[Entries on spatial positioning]

* * *

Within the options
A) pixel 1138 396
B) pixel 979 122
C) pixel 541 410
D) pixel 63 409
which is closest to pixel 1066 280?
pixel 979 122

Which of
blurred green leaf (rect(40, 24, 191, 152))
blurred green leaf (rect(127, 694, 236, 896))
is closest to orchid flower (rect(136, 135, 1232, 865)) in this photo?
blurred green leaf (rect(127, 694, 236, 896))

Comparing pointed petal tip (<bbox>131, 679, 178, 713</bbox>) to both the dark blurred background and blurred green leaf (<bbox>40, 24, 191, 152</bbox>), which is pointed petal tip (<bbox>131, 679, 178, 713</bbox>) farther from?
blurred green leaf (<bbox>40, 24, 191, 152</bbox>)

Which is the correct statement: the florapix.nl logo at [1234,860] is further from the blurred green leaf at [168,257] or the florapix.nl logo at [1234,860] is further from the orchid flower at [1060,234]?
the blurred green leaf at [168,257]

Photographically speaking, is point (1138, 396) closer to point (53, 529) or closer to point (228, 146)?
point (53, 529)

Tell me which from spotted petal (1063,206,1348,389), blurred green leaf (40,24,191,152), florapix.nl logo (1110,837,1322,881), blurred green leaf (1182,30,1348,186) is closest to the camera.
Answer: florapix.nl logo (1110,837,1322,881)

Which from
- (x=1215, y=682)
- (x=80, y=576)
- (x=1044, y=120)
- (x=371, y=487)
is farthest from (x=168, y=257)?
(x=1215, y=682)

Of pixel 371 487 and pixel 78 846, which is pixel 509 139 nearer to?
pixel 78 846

* * *

# [What you have to do]
Please copy out everything from the line containing "Which is the" down to the end of the data, word for word.

# [Final result]
Which is the correct statement: the florapix.nl logo at [1234,860] is further from the blurred green leaf at [168,257] or the florapix.nl logo at [1234,860] is further from the orchid flower at [1060,234]?
the blurred green leaf at [168,257]

Photographically speaking, is point (1138, 396) closer to point (53, 529) or closer to point (228, 146)?
point (53, 529)

Tell me which from spotted petal (1063,206,1348,389), blurred green leaf (40,24,191,152), florapix.nl logo (1110,837,1322,881), blurred green leaf (1182,30,1348,186) is closest to the camera.
Answer: florapix.nl logo (1110,837,1322,881)

Which from
- (x=1215, y=682)
- (x=80, y=576)
- (x=1044, y=120)
- (x=371, y=487)
is farthest from (x=168, y=257)?
(x=1215, y=682)

Of pixel 371 487 and pixel 78 846, which is pixel 509 139 nearer to?
pixel 78 846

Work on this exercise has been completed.